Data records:
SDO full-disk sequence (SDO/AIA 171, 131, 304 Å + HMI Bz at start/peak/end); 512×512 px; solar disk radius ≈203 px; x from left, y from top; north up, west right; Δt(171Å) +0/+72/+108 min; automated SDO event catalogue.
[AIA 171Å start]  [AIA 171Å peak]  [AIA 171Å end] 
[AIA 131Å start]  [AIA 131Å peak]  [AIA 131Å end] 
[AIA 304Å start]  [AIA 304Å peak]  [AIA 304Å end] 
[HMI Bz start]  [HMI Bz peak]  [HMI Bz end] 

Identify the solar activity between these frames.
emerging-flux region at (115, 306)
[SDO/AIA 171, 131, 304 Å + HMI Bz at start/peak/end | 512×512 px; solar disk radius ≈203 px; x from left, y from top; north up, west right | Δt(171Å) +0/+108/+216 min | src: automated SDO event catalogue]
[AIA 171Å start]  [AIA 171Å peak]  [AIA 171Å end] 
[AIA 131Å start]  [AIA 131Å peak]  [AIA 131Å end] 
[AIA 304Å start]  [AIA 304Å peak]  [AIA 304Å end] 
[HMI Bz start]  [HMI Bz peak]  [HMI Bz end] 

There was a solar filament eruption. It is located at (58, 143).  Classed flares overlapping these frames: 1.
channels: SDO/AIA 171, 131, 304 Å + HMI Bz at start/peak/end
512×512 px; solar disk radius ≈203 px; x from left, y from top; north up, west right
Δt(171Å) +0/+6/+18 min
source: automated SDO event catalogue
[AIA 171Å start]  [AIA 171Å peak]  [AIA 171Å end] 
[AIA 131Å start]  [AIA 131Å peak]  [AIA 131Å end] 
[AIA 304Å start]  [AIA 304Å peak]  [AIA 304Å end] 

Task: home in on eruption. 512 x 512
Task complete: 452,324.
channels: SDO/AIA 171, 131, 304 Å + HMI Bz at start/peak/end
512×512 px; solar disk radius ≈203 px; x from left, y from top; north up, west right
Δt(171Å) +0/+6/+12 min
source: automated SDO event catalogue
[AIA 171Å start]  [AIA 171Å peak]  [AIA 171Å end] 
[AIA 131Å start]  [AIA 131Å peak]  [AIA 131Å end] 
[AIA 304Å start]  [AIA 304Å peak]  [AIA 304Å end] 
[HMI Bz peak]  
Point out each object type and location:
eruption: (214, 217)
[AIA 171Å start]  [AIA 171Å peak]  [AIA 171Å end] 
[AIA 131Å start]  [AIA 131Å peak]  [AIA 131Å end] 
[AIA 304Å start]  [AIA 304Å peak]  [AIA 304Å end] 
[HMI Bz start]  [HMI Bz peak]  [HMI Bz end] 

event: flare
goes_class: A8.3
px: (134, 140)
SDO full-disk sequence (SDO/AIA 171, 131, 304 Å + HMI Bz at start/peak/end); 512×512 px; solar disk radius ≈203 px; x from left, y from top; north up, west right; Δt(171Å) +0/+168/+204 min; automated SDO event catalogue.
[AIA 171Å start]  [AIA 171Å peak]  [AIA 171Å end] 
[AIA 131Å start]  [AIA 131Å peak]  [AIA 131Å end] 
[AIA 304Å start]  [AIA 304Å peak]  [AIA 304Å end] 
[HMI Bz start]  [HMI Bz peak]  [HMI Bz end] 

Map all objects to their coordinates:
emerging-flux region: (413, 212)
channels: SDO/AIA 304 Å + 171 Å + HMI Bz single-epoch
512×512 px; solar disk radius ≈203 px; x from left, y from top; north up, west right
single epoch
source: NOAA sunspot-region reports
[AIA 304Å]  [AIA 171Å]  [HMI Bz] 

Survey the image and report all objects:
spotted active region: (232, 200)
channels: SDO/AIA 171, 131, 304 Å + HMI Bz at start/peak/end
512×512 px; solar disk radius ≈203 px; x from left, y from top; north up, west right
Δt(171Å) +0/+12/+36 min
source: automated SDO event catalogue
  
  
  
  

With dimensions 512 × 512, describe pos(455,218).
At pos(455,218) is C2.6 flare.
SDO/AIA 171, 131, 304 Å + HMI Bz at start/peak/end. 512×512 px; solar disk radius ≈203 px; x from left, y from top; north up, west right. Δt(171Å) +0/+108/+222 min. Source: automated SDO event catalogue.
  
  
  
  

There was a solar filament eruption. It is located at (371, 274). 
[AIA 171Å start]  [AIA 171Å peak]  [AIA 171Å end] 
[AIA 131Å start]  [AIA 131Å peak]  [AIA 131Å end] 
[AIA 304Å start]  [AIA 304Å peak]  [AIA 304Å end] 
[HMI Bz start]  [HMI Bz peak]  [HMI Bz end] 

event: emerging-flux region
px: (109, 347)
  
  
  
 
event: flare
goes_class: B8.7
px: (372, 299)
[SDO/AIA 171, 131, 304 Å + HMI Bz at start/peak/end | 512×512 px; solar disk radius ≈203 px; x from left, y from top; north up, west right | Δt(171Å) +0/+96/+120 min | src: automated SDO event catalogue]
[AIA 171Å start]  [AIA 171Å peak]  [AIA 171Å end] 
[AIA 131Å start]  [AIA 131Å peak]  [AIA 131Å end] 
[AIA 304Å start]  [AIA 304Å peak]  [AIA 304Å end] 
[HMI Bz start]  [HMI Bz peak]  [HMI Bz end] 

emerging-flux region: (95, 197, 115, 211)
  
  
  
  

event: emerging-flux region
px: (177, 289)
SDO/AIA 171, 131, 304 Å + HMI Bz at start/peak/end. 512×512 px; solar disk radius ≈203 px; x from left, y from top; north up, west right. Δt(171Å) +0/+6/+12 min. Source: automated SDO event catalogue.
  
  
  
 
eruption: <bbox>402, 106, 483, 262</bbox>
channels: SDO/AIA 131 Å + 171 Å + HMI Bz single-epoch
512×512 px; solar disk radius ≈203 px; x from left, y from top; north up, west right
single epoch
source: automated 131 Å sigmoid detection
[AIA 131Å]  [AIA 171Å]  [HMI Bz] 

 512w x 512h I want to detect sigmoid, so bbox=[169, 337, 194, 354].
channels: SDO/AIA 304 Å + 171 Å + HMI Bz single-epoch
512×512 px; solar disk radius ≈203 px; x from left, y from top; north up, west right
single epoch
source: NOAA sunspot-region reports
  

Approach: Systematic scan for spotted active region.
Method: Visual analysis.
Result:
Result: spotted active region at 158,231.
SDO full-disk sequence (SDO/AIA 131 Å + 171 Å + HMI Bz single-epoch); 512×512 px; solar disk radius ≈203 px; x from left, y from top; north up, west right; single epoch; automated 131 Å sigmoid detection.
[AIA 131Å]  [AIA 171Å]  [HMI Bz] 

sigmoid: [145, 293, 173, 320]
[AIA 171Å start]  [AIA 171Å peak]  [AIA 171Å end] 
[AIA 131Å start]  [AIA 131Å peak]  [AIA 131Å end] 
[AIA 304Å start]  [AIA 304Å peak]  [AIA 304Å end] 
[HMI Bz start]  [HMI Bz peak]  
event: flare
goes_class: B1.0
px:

**WHAT IS NEEDED**
Show the lines from the data above that contain the string "detection".

**RESPONSE BOX**
source: automated 131 Å sigmoid detection
SDO full-disk sequence (SDO/AIA 131 Å + 171 Å + HMI Bz single-epoch); 512×512 px; solar disk radius ≈203 px; x from left, y from top; north up, west right; single epoch; automated 131 Å sigmoid detection.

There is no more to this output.